Task details ▸
Please convert each line of the records below into a string in a JSON list, leaving out blank lines.
—————
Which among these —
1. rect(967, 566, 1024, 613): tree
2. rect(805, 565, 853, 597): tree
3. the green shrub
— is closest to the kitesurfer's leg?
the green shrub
—————
Problem solution ▸
[
  "Which among these —",
  "1. rect(967, 566, 1024, 613): tree",
  "2. rect(805, 565, 853, 597): tree",
  "3. the green shrub",
  "— is closest to the kitesurfer's leg?",
  "the green shrub"
]